### Your instructions
Go through the entries below and say how many lines contain the string "Fraction"; write only that number.

### Data supplied
--------------------

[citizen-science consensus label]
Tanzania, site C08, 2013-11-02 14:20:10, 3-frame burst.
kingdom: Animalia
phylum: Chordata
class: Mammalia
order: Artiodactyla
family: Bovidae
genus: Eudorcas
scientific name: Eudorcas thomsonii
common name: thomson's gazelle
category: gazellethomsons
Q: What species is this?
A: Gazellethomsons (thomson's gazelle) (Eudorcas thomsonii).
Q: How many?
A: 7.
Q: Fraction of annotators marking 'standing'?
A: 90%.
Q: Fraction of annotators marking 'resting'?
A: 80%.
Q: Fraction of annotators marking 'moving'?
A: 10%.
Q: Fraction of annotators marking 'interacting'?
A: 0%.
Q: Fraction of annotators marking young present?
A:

--------------------

### Problem solution
5